## Text shown:
She looked confused. "Yeah...but there's still a line."

Assuming she hadn't heard, I leaned in real close, and shouted "There's a pipe broken and the building is going to flood."

She turned to a meaty guy behind her. "Will someone tell this guy there's a line?"

Turns out 14 Plympton St. was in less danger than I thought. But I wondered, what is it about the Harvard party scene that brings out the primal spirit in people? Is it that we don't have frat houses with big trenches to fill with beer? Is it that, in drunkenness, the neat divisions we draw in the day time blur and confuse us? I'm not sure. It reminds me of a scene I once saw on television: A man feigned injury on a New York City street. He laid there hours and none of the thousands of passers-by stopped to even ask what was the matter.

Although I doubt that long lines for a bathroom in any crowded dance party would be congenial, the "I don't care if the building is going to collapse, I've got to go" attitude still surprised me. After three years at Harvard, and countless epiphanies about how things aren't as they seem, I learned that lesson once again.

## Work instruction:
Reproduce the party-line passage above word for word, from its first sentence to its last.

## Dataset extract:
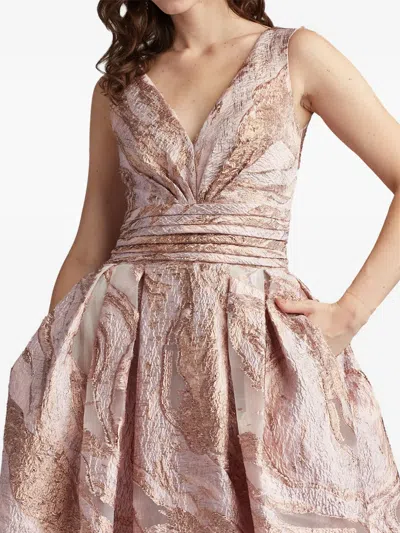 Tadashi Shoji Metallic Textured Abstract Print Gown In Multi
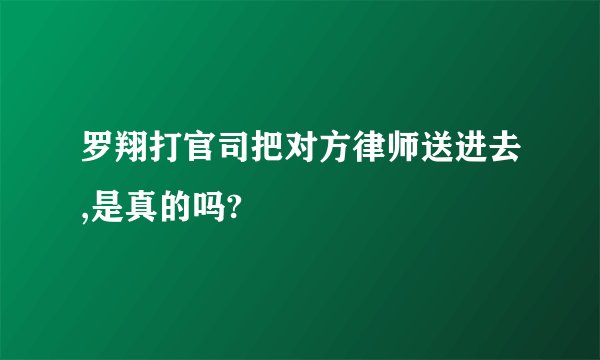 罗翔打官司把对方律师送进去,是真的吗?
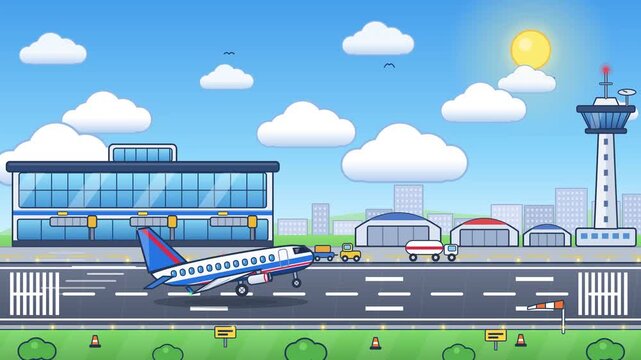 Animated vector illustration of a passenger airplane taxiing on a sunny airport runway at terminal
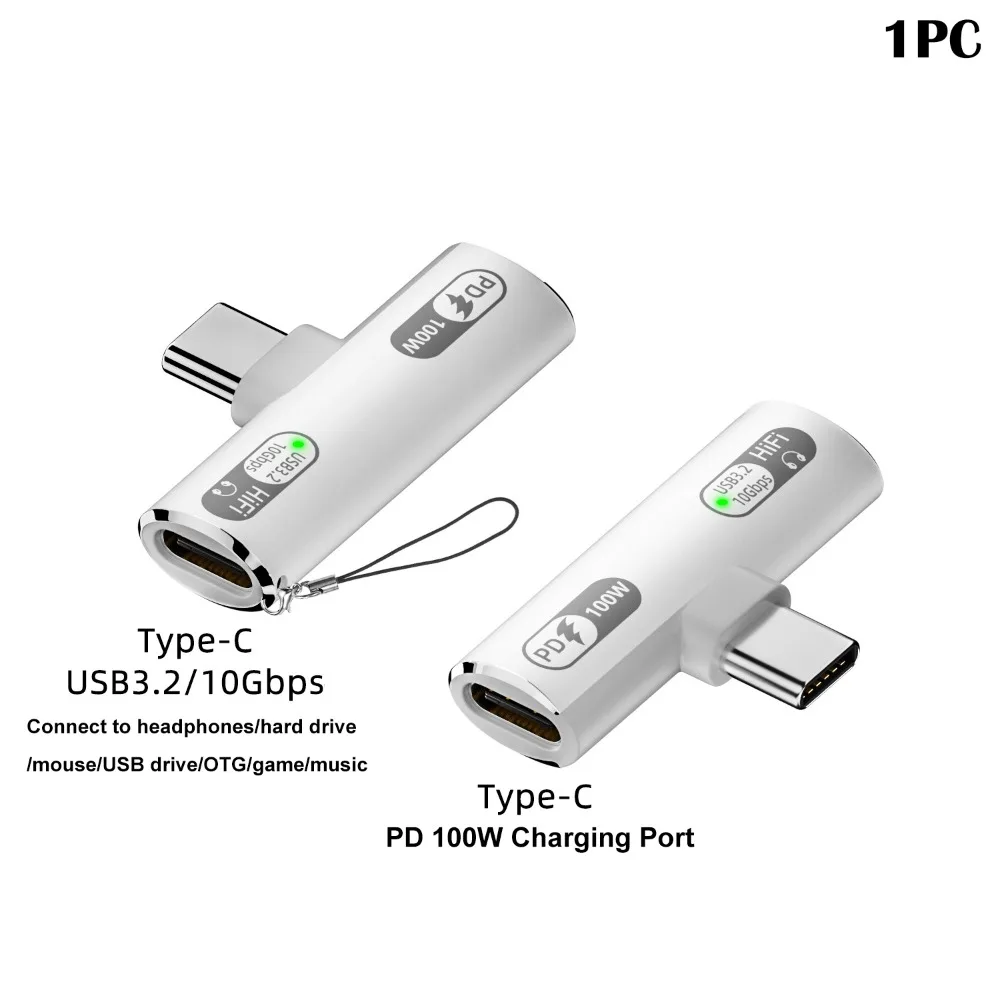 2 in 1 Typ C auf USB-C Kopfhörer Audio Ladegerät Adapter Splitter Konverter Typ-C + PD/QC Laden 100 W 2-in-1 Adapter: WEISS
--
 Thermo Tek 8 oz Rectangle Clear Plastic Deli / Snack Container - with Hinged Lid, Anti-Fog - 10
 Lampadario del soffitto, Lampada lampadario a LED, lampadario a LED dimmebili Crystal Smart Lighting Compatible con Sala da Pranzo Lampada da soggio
---
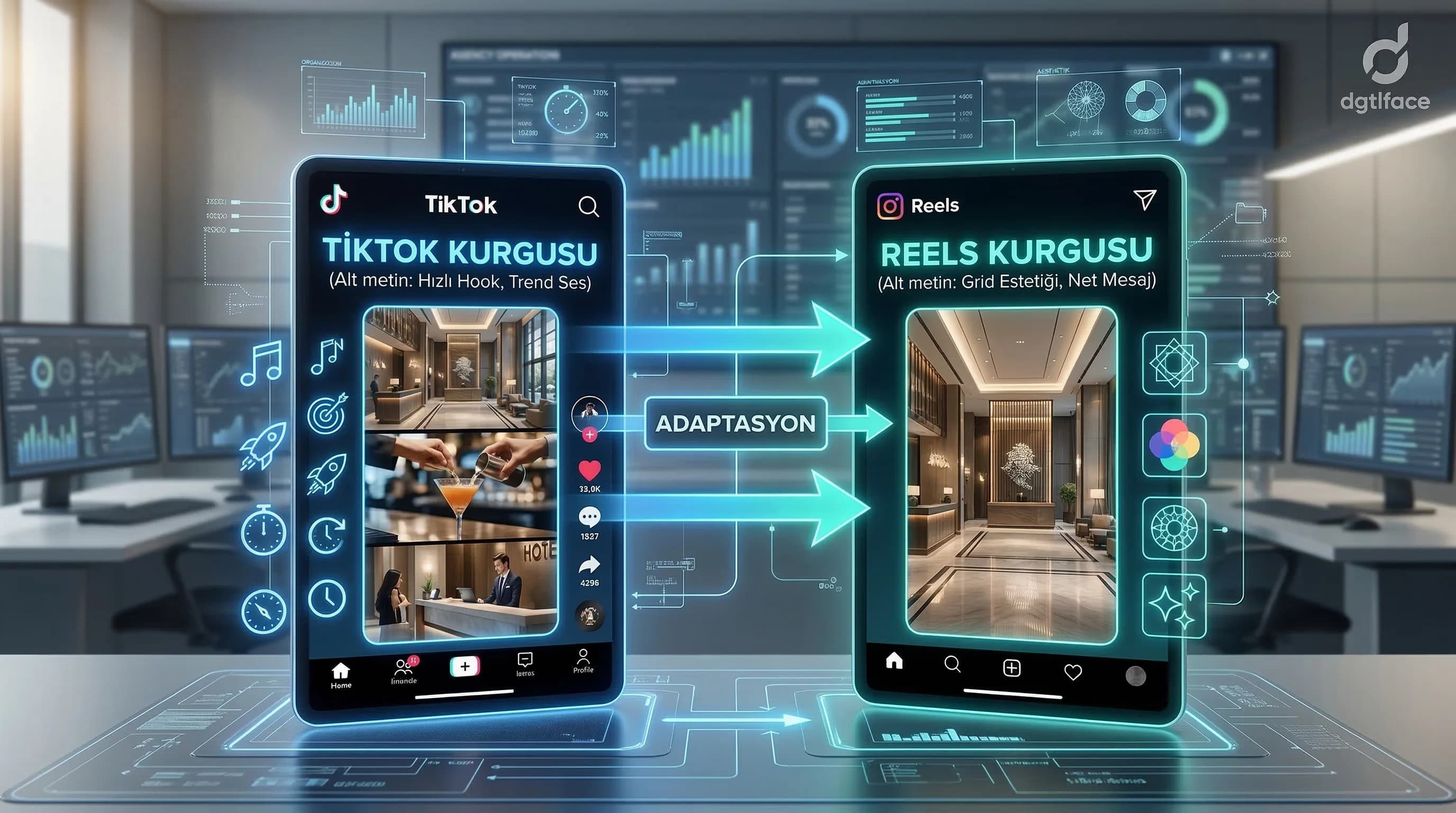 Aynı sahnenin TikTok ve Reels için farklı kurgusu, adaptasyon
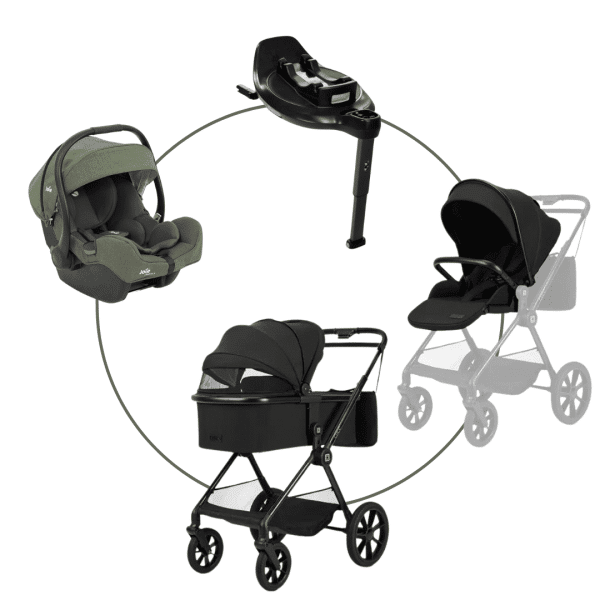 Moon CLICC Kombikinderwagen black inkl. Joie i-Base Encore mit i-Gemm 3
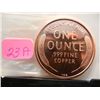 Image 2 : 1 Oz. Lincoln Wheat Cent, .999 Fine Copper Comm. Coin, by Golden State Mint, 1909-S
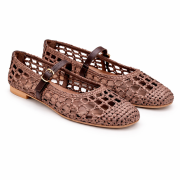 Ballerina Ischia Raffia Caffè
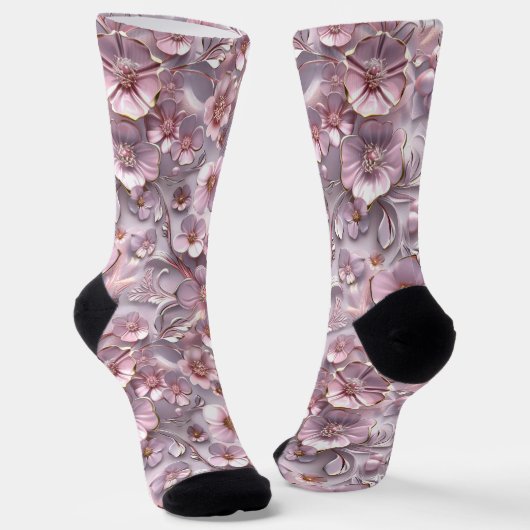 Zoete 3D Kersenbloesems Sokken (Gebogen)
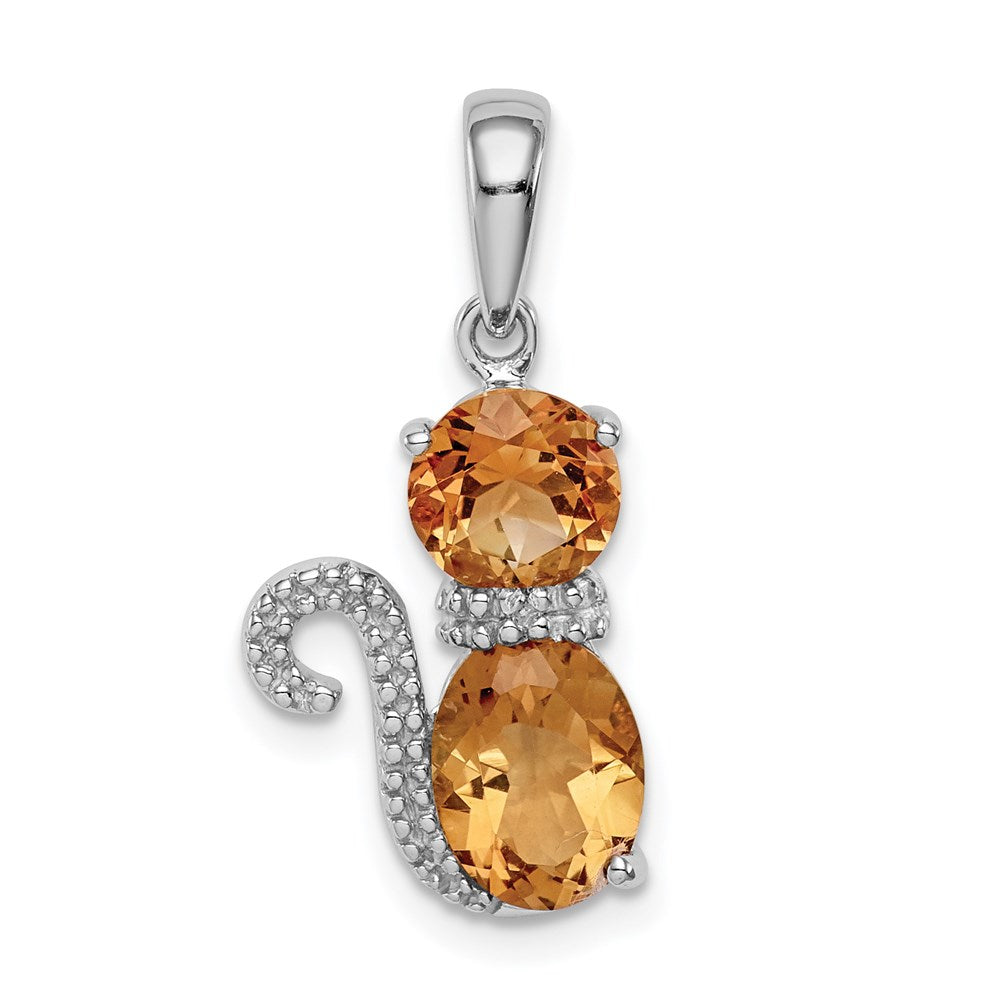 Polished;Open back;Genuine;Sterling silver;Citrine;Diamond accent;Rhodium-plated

## Response:
She looked confused. "Yeah...but there's still a line."

Assuming she hadn't heard, I leaned in real close, and shouted "There's a pipe broken and the building is going to flood."

She turned to a meaty guy behind her. "Will someone tell this guy there's a line?"

Turns out 14 Plympton St. was in less danger than I thought. But I wondered, what is it about the Harvard party scene that brings out the primal spirit in people? Is it that we don't have frat houses with big trenches to fill with beer? Is it that, in drunkenness, the neat divisions we draw in the day time blur and confuse us? I'm not sure. It reminds me of a scene I once saw on television: A man feigned injury on a New York City street. He laid there hours and none of the thousands of passers-by stopped to even ask what was the matter.

Although I doubt that long lines for a bathroom in any crowded dance party would be congenial, the "I don't care if the building is going to collapse, I've got to go" attitude still surprised me. After three years at Harvard, and countless epiphanies about how things aren't as they seem, I learned that lesson once again.